=== TASK STATEMENT ===
Copy out every one of the lines below word for word, omitting the pictures from your copy.

=== DATASET ROWS ===
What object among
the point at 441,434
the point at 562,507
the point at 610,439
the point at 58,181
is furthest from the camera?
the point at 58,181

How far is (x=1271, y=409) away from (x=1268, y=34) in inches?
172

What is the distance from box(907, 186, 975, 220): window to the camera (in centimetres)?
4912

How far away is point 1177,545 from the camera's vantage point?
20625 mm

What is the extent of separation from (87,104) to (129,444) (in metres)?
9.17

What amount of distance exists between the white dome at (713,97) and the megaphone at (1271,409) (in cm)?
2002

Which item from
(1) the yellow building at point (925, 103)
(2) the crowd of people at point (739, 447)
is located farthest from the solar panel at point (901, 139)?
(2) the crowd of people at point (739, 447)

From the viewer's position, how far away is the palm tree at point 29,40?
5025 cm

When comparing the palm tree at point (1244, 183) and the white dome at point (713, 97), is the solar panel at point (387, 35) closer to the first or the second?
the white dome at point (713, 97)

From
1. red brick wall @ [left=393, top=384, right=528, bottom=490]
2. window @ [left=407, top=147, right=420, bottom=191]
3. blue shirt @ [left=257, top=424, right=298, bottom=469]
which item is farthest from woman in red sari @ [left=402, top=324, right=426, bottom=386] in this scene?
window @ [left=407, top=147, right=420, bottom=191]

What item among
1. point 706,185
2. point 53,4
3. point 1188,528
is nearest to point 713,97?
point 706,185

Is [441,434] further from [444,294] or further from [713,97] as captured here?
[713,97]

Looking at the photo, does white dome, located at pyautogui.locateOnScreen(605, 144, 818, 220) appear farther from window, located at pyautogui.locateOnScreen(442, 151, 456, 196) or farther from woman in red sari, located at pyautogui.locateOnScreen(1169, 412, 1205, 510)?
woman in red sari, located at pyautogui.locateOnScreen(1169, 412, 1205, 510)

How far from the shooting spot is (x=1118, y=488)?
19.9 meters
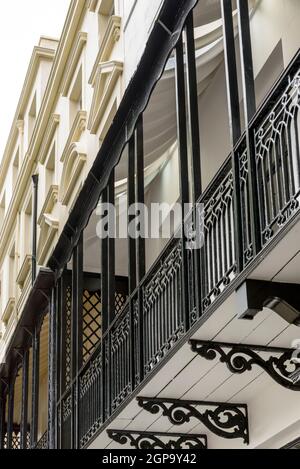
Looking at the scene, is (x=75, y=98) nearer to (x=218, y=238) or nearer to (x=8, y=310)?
(x=8, y=310)

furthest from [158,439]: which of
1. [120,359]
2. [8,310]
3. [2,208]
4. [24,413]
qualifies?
[2,208]

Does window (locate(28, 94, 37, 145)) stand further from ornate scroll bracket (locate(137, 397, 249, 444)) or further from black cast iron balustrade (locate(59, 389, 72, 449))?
ornate scroll bracket (locate(137, 397, 249, 444))

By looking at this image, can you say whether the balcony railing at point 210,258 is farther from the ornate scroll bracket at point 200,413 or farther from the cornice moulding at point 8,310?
the cornice moulding at point 8,310

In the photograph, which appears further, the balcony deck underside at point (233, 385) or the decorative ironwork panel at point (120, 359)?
the decorative ironwork panel at point (120, 359)

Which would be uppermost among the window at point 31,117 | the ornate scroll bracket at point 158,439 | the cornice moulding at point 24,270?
the window at point 31,117

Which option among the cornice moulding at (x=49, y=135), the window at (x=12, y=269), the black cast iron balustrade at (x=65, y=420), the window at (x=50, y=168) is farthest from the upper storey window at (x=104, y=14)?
the window at (x=12, y=269)

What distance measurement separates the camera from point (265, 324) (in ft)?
28.3

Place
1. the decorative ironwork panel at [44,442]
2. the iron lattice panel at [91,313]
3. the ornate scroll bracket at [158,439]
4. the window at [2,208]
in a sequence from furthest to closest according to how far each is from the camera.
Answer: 1. the window at [2,208]
2. the iron lattice panel at [91,313]
3. the decorative ironwork panel at [44,442]
4. the ornate scroll bracket at [158,439]

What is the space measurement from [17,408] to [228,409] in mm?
14842

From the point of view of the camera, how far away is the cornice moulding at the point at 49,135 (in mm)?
20859

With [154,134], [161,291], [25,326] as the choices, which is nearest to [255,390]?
[161,291]

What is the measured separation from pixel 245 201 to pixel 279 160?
1.44 feet

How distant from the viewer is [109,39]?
16.6 m

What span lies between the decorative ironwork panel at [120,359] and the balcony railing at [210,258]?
0.04 feet
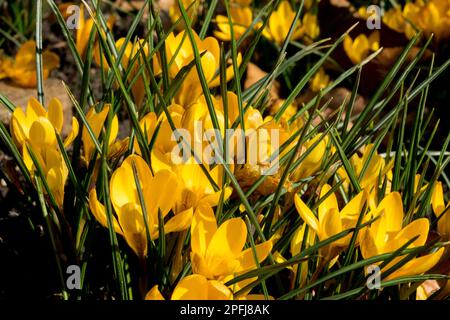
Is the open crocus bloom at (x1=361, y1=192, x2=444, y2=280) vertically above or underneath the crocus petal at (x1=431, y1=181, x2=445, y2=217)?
underneath

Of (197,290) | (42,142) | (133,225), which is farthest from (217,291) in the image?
(42,142)

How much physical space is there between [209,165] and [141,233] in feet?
0.52

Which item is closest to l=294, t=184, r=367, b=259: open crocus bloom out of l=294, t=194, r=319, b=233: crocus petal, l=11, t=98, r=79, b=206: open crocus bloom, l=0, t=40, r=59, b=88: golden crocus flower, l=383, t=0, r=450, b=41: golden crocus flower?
l=294, t=194, r=319, b=233: crocus petal

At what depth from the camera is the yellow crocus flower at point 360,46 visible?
6.13 ft

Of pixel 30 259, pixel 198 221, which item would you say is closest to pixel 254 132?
pixel 198 221

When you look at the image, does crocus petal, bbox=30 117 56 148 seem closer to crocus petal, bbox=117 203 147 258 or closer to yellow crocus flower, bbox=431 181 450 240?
crocus petal, bbox=117 203 147 258

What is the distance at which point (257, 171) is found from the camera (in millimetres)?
903

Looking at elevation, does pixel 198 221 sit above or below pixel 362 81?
below

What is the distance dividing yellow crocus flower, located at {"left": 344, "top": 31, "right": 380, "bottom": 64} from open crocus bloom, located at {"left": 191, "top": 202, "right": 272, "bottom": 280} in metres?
1.17

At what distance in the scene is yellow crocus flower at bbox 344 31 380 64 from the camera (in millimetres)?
1869

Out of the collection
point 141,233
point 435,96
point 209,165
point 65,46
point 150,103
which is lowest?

=== EXERCISE SOLUTION ===
What object among
the point at 441,434
the point at 562,507
the point at 610,439
the point at 58,181
is furthest from the camera?
the point at 58,181

How far is (x=1271, y=409) away from (x=1268, y=34) in inches?
172

What is the distance from box(907, 186, 975, 220): window to the camera (in centimetres)?
4912

How far away is point 1177,545 from the camera's vantage point?
20625 mm

What is the extent of separation from (87,104) to (129,444) (in metres)?
9.17

What amount of distance exists between the white dome at (713,97) and the megaphone at (1271,409) (in cm)?
2002

Which item from
(1) the yellow building at point (925, 103)
(2) the crowd of people at point (739, 447)
is located farthest from the solar panel at point (901, 139)?
(2) the crowd of people at point (739, 447)

From the viewer's position, how far away is the palm tree at point 29,40?
5025 cm

When comparing the palm tree at point (1244, 183) and the white dome at point (713, 97), is the solar panel at point (387, 35) closer to the first or the second?
the white dome at point (713, 97)

From
1. red brick wall @ [left=393, top=384, right=528, bottom=490]
2. window @ [left=407, top=147, right=420, bottom=191]
3. blue shirt @ [left=257, top=424, right=298, bottom=469]
which item is farthest from woman in red sari @ [left=402, top=324, right=426, bottom=386] in this scene?
window @ [left=407, top=147, right=420, bottom=191]

What item among
1. point 706,185
2. point 53,4
3. point 1188,528
is nearest to point 713,97?
point 706,185

Is [441,434] further from [444,294] or further from [713,97] as captured here?
[713,97]

Looking at the photo, does white dome, located at pyautogui.locateOnScreen(605, 144, 818, 220) appear farther from window, located at pyautogui.locateOnScreen(442, 151, 456, 196) or farther from woman in red sari, located at pyautogui.locateOnScreen(1169, 412, 1205, 510)?
woman in red sari, located at pyautogui.locateOnScreen(1169, 412, 1205, 510)

How far from the shooting spot is (x=1118, y=488)?
19.9 meters
Looking at the scene, is (x=75, y=98) nearer to (x=218, y=238) or nearer to (x=8, y=310)?
(x=8, y=310)

furthest from [158,439]: which of
1. [120,359]
2. [8,310]
3. [2,208]
4. [24,413]
qualifies?
[2,208]

Does window (locate(28, 94, 37, 145)) stand further from ornate scroll bracket (locate(137, 397, 249, 444)) or further from black cast iron balustrade (locate(59, 389, 72, 449))?
ornate scroll bracket (locate(137, 397, 249, 444))

By looking at this image, can you say whether the balcony railing at point 210,258 is farther from the ornate scroll bracket at point 200,413 or farther from the cornice moulding at point 8,310?
the cornice moulding at point 8,310

In the photograph, which appears further, the balcony deck underside at point (233, 385) or the decorative ironwork panel at point (120, 359)?
the decorative ironwork panel at point (120, 359)

Which would be uppermost among the window at point 31,117 | the ornate scroll bracket at point 158,439 | the cornice moulding at point 24,270?
the window at point 31,117

Which option among the cornice moulding at (x=49, y=135), the window at (x=12, y=269), the black cast iron balustrade at (x=65, y=420), the window at (x=50, y=168) is farthest from the upper storey window at (x=104, y=14)?
the window at (x=12, y=269)

What distance measurement separates the camera from point (265, 324) (in ft)?
28.3

Place
1. the decorative ironwork panel at [44,442]
2. the iron lattice panel at [91,313]
3. the ornate scroll bracket at [158,439]
4. the window at [2,208]
in a sequence from furthest to closest according to how far each is from the camera.
Answer: 1. the window at [2,208]
2. the iron lattice panel at [91,313]
3. the decorative ironwork panel at [44,442]
4. the ornate scroll bracket at [158,439]

What is the space measurement from [17,408] to [228,409] in mm?
14842

From the point of view of the camera, how far away is the cornice moulding at the point at 49,135 (in mm)?
20859

With [154,134], [161,291], [25,326] as the choices, which is nearest to [255,390]?
[161,291]

What is the measured separation from pixel 245 201 to pixel 279 160?
1.44 feet

How distant from the viewer is [109,39]?
16.6 m

What span lies between the decorative ironwork panel at [120,359] and the balcony railing at [210,258]?
0.04 feet
Is the open crocus bloom at (x1=361, y1=192, x2=444, y2=280) vertically above or underneath the crocus petal at (x1=431, y1=181, x2=445, y2=217)?
underneath

Of (197,290) | (42,142) | (133,225), which is farthest from (217,291) in the image?
(42,142)

How much physical space is there between [209,165] and [141,233] in feet?
0.52

Which item is closest to l=294, t=184, r=367, b=259: open crocus bloom out of l=294, t=194, r=319, b=233: crocus petal, l=11, t=98, r=79, b=206: open crocus bloom, l=0, t=40, r=59, b=88: golden crocus flower, l=383, t=0, r=450, b=41: golden crocus flower?
l=294, t=194, r=319, b=233: crocus petal

At what depth from the camera is the yellow crocus flower at point 360,46 visible?
6.13 ft

Of pixel 30 259, pixel 198 221, which item would you say is closest to pixel 254 132?
pixel 198 221

When you look at the image, does crocus petal, bbox=30 117 56 148 seem closer to crocus petal, bbox=117 203 147 258 or closer to yellow crocus flower, bbox=431 181 450 240?
crocus petal, bbox=117 203 147 258

What is the distance at which point (257, 171) is found from the camera (in millimetres)?
903

Looking at elevation, does pixel 198 221 sit above or below pixel 362 81?
below

What is the distance dividing yellow crocus flower, located at {"left": 344, "top": 31, "right": 380, "bottom": 64} from open crocus bloom, located at {"left": 191, "top": 202, "right": 272, "bottom": 280} in metres?
1.17

At what distance in the scene is yellow crocus flower at bbox 344 31 380 64 from the camera (in millimetres)?
1869

Out of the collection
point 141,233
point 435,96
point 209,165
point 65,46
point 150,103
which is lowest?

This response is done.